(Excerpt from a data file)
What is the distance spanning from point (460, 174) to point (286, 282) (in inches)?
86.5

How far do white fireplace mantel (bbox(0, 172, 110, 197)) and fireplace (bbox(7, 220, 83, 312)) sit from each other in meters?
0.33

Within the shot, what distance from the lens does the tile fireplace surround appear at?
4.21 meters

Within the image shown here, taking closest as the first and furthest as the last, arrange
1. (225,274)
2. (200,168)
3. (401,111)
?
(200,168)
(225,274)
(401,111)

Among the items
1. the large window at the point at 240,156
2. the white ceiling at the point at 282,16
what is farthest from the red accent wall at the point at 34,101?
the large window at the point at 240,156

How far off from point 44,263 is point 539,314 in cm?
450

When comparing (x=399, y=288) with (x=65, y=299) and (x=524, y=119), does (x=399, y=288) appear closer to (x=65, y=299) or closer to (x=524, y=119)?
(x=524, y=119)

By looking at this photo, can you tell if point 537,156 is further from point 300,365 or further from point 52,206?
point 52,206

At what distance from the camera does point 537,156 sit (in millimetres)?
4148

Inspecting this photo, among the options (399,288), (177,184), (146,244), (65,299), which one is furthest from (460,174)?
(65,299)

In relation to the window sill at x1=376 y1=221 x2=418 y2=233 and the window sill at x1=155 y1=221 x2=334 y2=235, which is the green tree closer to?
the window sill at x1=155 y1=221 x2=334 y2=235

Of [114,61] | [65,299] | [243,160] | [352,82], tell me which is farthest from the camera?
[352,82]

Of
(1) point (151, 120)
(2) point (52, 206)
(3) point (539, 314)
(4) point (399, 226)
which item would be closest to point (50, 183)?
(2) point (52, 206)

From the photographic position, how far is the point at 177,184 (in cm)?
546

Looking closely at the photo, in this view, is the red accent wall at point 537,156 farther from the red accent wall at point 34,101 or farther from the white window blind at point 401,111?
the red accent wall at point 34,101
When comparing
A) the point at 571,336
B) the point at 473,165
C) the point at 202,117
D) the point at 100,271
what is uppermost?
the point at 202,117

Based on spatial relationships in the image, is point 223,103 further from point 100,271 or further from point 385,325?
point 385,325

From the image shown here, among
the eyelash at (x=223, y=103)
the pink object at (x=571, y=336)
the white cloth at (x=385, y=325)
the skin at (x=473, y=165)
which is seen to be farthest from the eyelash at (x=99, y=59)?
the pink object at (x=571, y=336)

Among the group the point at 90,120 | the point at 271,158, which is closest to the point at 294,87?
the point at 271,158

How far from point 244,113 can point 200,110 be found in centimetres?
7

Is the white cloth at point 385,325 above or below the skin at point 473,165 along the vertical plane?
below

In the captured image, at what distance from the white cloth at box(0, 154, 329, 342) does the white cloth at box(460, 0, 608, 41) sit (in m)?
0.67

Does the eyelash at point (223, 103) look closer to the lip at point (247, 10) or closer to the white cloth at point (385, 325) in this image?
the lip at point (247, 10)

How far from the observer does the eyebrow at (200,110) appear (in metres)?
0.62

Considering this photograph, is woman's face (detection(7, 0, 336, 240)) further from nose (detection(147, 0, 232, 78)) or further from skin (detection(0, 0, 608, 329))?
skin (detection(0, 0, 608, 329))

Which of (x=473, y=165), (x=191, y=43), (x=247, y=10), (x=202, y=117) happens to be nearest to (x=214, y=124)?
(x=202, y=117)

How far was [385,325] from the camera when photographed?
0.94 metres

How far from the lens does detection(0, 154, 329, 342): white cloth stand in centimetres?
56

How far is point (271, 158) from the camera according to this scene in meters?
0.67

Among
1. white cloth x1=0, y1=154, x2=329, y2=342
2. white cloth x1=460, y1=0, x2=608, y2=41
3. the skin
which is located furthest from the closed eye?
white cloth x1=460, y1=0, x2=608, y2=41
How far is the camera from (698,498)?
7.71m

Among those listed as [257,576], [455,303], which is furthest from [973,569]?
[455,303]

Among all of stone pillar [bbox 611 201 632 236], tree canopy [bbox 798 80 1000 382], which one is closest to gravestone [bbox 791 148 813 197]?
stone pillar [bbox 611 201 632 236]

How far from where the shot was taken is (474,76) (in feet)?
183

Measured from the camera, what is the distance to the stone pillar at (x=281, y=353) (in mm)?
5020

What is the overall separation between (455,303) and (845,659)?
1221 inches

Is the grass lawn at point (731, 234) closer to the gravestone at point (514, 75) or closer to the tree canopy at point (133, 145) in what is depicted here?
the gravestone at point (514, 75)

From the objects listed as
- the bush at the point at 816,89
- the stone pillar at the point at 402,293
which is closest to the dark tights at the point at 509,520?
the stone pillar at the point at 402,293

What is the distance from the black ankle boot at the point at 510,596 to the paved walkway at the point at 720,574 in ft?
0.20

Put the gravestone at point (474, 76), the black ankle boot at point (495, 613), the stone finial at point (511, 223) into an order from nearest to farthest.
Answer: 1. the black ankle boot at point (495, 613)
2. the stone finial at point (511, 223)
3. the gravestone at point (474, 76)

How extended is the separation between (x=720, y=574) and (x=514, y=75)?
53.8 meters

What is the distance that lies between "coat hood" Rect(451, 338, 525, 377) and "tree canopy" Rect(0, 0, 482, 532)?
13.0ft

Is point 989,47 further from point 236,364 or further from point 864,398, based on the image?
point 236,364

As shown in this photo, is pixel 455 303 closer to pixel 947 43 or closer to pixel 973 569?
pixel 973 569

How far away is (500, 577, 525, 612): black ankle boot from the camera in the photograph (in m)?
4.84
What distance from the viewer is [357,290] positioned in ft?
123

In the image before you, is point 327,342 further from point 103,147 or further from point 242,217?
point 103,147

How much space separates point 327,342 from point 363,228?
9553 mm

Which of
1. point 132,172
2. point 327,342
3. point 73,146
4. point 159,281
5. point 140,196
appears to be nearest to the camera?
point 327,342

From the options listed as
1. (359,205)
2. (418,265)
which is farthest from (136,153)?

SHORT TASK: Render each line from the one containing "What is the distance that" through the end of the records as a row in a Markdown table with the columns Number and Content, omitting blank lines.

OUTPUT FOR THIS EXERCISE:
| Number | Content |
|---|---|
| 1 | What is the distance that lies between "coat hood" Rect(451, 338, 525, 377) and "tree canopy" Rect(0, 0, 482, 532)? |
| 2 | 13.0ft |
| 3 | Is point 989,47 further from point 236,364 or further from point 864,398, based on the image? |
| 4 | point 236,364 |
| 5 | As shown in this photo, is pixel 455 303 closer to pixel 947 43 or closer to pixel 973 569? |
| 6 | pixel 973 569 |
| 7 | How far away is (500, 577, 525, 612): black ankle boot from the camera in the photograph (in m)? |
| 8 | 4.84 |
| 9 | What distance from the viewer is [357,290] positioned in ft? |
| 10 | 123 |
| 11 | In the image before you, is point 327,342 further from point 103,147 or further from point 242,217? |
| 12 | point 103,147 |
| 13 | How much space separates point 327,342 from point 363,228? |
| 14 | 9553 mm |
| 15 | Which of |
| 16 | 1. point 132,172 |
| 17 | 2. point 327,342 |
| 18 | 3. point 73,146 |
| 19 | 4. point 159,281 |
| 20 | 5. point 140,196 |
| 21 | appears to be nearest to the camera? |
| 22 | point 327,342 |
| 23 | From the options listed as |
| 24 | 1. (359,205) |
| 25 | 2. (418,265) |
| 26 | which is farthest from (136,153)? |